17 HDP-Politiker verhaftet – Zwangsverwalter in der Provinz Kars eingesetzt

Im Rahmen des „Kobanê-Verfahrens“ hat ein Gericht in Ankara Untersuchungshaft gegen siebzehn Politikerinnen und Politiker der Demokratischen Partei der Völker (HDP) angeordnet. Die Betroffenen, allesamt bekannte HDP-Vertreter, waren am Freitag vor einer Woche bei Polizeioperationen in sieben Provinzen festgenommen worden. Hintergrund ist ihre vermeintliche Beteiligung an Demonstrationen im Oktober 2014, als die HDP anlässlich des IS-Angriffs auf die Stadt Kobanê in Nordsyrien auch gegen die Unterstützung der türkischen Regierung für die dschihadistische Terrormiliz protestierte. Die Haftbefehle ergingen u.a. gegen den früheren Bürgermeister der Provinz Kars (kurd.
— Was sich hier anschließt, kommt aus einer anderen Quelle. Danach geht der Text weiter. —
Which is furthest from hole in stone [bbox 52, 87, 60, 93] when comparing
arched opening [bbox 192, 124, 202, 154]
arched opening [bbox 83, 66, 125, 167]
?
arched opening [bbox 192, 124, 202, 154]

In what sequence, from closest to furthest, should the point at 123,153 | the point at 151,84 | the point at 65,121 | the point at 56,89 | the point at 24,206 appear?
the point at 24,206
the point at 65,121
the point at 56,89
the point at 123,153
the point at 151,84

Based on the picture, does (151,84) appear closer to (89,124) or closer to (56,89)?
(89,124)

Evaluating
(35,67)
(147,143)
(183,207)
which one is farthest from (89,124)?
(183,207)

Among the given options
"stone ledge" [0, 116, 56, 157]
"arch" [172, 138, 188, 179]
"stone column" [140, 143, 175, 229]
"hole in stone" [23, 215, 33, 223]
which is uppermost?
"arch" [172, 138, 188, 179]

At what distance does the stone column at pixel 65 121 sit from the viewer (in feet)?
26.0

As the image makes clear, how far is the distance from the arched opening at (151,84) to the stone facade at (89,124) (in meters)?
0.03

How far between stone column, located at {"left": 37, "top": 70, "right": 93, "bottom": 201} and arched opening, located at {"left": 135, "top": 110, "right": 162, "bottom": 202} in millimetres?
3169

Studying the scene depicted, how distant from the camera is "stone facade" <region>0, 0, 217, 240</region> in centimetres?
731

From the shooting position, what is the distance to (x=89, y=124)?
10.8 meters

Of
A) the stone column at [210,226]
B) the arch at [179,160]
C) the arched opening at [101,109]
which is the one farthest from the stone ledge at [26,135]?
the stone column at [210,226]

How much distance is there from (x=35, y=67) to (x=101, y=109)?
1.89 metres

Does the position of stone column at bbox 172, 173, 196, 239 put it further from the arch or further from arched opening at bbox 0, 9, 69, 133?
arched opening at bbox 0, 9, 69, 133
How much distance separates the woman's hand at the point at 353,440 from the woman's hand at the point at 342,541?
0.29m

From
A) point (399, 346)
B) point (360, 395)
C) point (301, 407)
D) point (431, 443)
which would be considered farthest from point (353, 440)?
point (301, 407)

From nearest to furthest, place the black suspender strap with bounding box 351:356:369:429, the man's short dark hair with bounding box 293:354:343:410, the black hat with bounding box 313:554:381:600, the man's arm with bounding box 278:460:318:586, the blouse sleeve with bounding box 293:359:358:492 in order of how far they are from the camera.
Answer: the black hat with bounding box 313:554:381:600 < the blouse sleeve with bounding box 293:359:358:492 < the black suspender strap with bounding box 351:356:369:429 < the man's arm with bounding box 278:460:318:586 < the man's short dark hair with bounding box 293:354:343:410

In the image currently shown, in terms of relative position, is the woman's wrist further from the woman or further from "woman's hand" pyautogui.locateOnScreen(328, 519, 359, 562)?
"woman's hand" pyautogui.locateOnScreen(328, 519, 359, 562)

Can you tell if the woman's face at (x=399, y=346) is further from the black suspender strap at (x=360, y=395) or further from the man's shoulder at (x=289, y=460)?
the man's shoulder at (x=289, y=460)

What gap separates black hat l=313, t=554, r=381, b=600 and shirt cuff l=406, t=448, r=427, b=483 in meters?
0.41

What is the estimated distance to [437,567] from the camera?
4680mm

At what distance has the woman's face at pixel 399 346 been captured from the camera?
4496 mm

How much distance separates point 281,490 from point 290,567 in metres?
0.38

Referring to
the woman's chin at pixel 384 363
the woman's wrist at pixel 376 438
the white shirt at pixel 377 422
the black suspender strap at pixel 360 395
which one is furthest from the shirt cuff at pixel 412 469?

Qers) Ayhan Bilgen, Politökonom Alp Altınörs vom HDP-Exekutivrat, der langjährige außenpolitische Sprecher Nazmi Gür, die ehemaligen Parlamentarierinnen Ayla Akat Ata und Emine Ayna.

Über die Stadt Kars im Nordosten der Türkei/Nordkurdistans ist im Anschluss an die Verhaftung Ayhan Bilgens ein Zwangsverwalter ernannt worden. Damit werden inzwischen 52 von der Demokratischen Partei der Völker (HDP) bei den letzten Kommunalwahlen gewonnene Rathäuser von einem sogenannten Treuhänder regiert. Bilgen war nach seiner Festnahme am Mittwoch von seinem Amt zurückgetreten, um die Einsetzung eines Regimebeamten in seiner Stadt zu verhindern. Am Vortag wurde mit Şevin Alaca dann auch die weibliche Hälfte der genderparitätischen Doppelspitze im Rathaus von Kars festgenommen. Auch vier Bezirksverordnete sowie zwei Provinzratsmitglieder der HDP, allesamt aussichtsreiche Kandidatinnen und Kandidaten für den Posten des Bürgermeisteramts, sowie vierzehn weitere Personen aus den örtlichen HDP-Strukturen wurden zeitgleich mit Alaca in Gewahrsam genommen. Allen zwanzig Festgenommenen wird Mitgliedschaft in einer Terrororganisation vorgeworfen. Den Zwangsverwalter stellt der Provinzgouverneur Türker Öksüz.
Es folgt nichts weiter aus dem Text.